Mehr und mehr entwi­ckelt sich das fein­sin­nige, sensible Sozi­al­drama dann aber zu einem drama­ti­schen, gewalt­tä­tigen und ziemlich grob gestrickten Thriller. »Irgendwo zwischen Paul Schrader und David Mamet« wie in der SZ stand? Die reine Wunsch­vor­stel­lung. Schön wär’s. Beste­chend bleibt hier aber bis zuletzt die Rolle von Abels Kindern: Hin und herge­rissen zwischen Liebe und Loyalität für den Vater, mit Vers­tändnis noch für seine Ausbrüche, schrecken sie doch vor seiner Strenge zurück, vor seinem nerv­tö­tenden unan­ge­messen Auftreten, bis sein Verhalten völlig unak­zep­tabel wird. Besonders im Gesicht der jungen Regine Nehy, die hier als Tochter Celia einen wunder­baren Auftritt hat, kann man alle Facetten einer funda­men­talen Irri­ta­tion ablesen – und schon um dieses Auftritts willen muss man den Film mögen. Irgend­wann ist dann klar, dass man es hier mit einem tief verletzten Mann zu tun hat, der durch ein Trauma zum frus­trierten, selbst­mit­lei­digen Menschen­hasser mutierte.

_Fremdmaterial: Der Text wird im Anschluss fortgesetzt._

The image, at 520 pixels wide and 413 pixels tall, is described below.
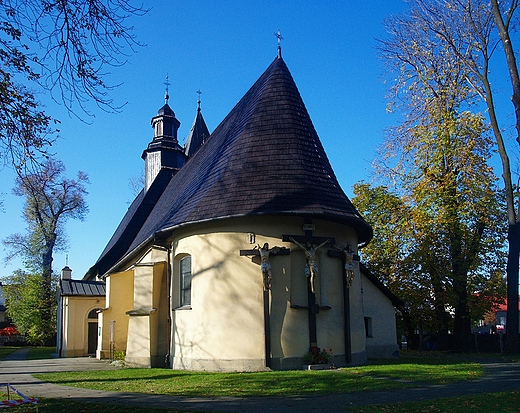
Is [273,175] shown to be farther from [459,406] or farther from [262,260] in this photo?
[459,406]

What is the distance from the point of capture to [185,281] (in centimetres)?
1658

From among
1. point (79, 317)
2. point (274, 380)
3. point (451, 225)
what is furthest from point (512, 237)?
point (79, 317)

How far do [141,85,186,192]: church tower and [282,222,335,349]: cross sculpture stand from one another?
2060 cm

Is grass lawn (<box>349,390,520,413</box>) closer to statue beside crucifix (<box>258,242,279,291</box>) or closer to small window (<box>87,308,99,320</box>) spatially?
statue beside crucifix (<box>258,242,279,291</box>)

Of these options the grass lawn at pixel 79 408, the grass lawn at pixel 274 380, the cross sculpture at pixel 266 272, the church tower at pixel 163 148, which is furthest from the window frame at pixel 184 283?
the church tower at pixel 163 148

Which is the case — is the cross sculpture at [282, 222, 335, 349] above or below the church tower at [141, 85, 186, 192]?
below

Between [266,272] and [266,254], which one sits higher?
[266,254]

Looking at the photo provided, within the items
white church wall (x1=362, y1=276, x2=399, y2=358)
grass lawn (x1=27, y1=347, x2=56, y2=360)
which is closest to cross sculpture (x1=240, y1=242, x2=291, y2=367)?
white church wall (x1=362, y1=276, x2=399, y2=358)

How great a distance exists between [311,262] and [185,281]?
4246 millimetres

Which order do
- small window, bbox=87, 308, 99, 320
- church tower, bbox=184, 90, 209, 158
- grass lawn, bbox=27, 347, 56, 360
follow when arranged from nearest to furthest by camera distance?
grass lawn, bbox=27, 347, 56, 360 → small window, bbox=87, 308, 99, 320 → church tower, bbox=184, 90, 209, 158

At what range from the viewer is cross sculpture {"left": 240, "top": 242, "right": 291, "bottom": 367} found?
14164 mm

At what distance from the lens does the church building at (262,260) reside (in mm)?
14422

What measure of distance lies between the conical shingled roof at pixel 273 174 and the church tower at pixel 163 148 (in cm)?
1749

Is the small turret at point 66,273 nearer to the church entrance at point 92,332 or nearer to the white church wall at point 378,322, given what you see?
the church entrance at point 92,332
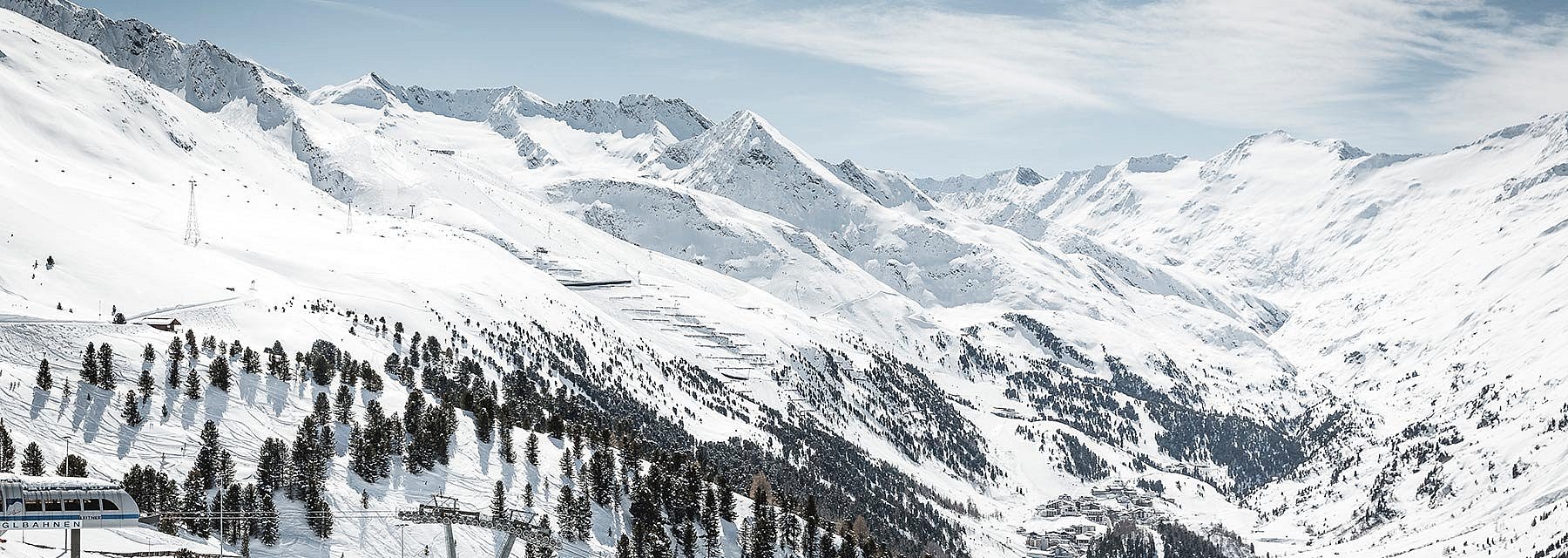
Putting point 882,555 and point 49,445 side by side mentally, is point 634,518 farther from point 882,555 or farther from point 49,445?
point 49,445

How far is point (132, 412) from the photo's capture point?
117 meters

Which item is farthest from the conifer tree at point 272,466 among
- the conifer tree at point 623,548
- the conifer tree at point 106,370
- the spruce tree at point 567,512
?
the conifer tree at point 623,548

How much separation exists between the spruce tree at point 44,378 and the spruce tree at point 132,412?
7.03 m

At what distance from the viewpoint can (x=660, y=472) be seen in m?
165

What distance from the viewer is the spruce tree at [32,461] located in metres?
97.9

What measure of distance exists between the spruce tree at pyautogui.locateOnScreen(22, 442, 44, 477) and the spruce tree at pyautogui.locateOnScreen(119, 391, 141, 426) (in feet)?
50.9

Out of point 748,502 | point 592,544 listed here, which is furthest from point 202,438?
point 748,502

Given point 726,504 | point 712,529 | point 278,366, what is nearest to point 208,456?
point 278,366

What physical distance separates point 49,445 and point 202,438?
14591mm

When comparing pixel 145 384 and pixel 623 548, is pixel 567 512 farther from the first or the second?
pixel 145 384

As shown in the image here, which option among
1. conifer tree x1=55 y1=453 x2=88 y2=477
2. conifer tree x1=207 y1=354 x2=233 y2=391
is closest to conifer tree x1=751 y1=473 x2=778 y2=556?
conifer tree x1=207 y1=354 x2=233 y2=391

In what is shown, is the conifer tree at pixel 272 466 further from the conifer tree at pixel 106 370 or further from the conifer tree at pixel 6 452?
the conifer tree at pixel 6 452

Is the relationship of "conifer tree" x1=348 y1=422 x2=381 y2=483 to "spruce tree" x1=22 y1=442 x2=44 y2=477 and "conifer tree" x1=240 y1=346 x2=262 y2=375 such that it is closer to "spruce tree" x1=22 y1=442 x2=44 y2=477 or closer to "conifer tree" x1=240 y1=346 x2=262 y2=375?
"conifer tree" x1=240 y1=346 x2=262 y2=375

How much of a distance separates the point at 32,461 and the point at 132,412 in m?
→ 18.9
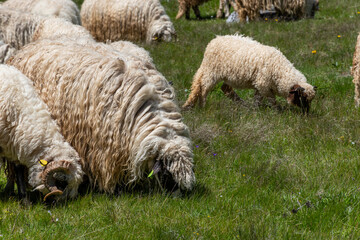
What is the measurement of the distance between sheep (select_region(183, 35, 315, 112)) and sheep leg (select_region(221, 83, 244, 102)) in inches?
16.2

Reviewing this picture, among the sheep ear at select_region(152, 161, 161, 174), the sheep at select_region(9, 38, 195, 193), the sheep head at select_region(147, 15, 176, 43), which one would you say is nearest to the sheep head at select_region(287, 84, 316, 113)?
the sheep at select_region(9, 38, 195, 193)

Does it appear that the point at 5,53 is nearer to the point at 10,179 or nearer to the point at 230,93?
the point at 10,179

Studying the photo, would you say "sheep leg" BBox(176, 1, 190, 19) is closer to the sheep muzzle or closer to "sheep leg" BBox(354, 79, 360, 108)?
"sheep leg" BBox(354, 79, 360, 108)

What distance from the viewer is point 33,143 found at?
434cm

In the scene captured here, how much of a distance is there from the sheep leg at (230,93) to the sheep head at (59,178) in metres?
4.09

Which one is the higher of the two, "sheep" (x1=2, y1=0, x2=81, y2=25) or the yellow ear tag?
"sheep" (x1=2, y1=0, x2=81, y2=25)

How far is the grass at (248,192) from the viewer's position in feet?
12.7

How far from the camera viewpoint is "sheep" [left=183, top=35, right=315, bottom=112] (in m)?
7.29

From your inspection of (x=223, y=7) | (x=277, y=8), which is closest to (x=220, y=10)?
(x=223, y=7)

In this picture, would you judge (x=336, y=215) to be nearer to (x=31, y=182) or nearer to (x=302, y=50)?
(x=31, y=182)

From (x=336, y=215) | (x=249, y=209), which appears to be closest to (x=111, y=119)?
(x=249, y=209)

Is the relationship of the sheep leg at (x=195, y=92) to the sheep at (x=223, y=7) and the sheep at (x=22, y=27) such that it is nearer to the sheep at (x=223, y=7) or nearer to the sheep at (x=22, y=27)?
the sheep at (x=22, y=27)

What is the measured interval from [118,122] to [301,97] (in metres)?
3.42

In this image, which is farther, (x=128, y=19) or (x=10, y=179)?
(x=128, y=19)
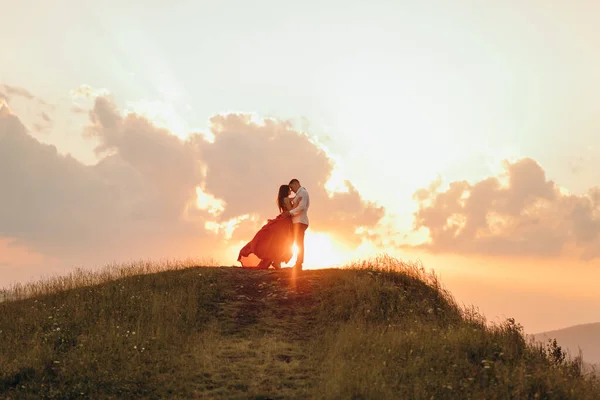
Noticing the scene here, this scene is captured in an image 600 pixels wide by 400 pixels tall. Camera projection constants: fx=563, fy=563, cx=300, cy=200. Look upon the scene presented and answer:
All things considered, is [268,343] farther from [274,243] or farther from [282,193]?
[274,243]

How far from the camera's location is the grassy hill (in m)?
11.8

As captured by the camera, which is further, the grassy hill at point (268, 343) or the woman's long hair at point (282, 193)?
the woman's long hair at point (282, 193)

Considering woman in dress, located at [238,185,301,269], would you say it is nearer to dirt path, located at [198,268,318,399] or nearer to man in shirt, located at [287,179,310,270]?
dirt path, located at [198,268,318,399]

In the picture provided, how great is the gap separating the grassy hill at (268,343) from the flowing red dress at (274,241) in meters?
2.12

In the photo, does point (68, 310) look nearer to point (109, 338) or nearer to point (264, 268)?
point (109, 338)

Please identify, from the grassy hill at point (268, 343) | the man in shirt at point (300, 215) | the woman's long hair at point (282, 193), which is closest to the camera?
the grassy hill at point (268, 343)

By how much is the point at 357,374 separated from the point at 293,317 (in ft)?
19.4

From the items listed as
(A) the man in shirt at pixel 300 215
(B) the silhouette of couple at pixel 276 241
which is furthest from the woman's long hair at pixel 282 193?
(A) the man in shirt at pixel 300 215

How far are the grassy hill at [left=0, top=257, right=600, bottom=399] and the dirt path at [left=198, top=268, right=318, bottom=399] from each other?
4cm

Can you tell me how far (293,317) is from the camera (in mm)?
17484

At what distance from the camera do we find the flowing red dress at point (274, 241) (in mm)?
23484

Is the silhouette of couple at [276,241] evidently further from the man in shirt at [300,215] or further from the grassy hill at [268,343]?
the grassy hill at [268,343]

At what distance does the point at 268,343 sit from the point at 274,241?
8924 mm

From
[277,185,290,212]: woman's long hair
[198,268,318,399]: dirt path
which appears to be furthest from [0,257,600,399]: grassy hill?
[277,185,290,212]: woman's long hair
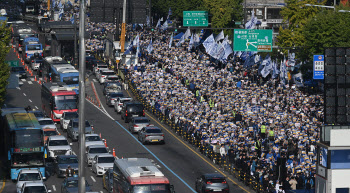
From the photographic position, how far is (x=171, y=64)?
274ft

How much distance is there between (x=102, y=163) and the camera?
50750mm

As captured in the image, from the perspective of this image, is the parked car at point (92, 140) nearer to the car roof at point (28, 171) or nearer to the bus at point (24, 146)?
the bus at point (24, 146)

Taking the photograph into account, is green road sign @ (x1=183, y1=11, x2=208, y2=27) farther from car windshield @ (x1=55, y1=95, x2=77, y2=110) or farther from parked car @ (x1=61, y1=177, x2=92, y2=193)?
parked car @ (x1=61, y1=177, x2=92, y2=193)

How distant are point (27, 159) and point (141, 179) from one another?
13342 millimetres

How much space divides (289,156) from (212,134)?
10409mm

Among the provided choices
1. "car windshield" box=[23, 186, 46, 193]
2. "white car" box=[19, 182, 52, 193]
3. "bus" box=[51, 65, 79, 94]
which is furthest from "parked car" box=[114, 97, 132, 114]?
"car windshield" box=[23, 186, 46, 193]

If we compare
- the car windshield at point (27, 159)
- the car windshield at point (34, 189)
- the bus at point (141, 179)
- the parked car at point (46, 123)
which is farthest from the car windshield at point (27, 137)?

Es rela­ti­viert keines­wegs die anti­ras­sis­ti­sche Agenda, von der sich der Regisseur offen­sicht­lich leiten ließ, dass hier ein Schwarzer als Rassist gezeigt wird. Lange funk­tio­niert Lakeview Terrace auch als ein subtiler Kommentar zum Rassismus im Alltag der USA, sowie zu den Exzessen einer oft über­for­derten Staats­ge­walt, die hinter den Masken des Anti­ter­ror­kampfs der letzten Jahre noch zuge­nommen haben. Präzis wird der Konflikt auch zunehmend als Klas­sen­kampf zwischen weißem Yuppie und schwarzem Spießbürger sichtbar. Irgend­wann über­nehmen aller­dings die Hollywood-Klischees immer mehr die Oberhand. Recht platt wird Abels Verhalten begründet, und die Art der Span­nungs­mache wird auch zunehmend primi­tiver. So bleibt von einem Film, der sehr gut beginnt, am Ende neben unbedingt sehens­werten Darstel­ler­leis­tungen, der etwas enttäu­schende Eindruck, dass hier ein Film seine eigenen Chancen nicht wirklich genutzt hat.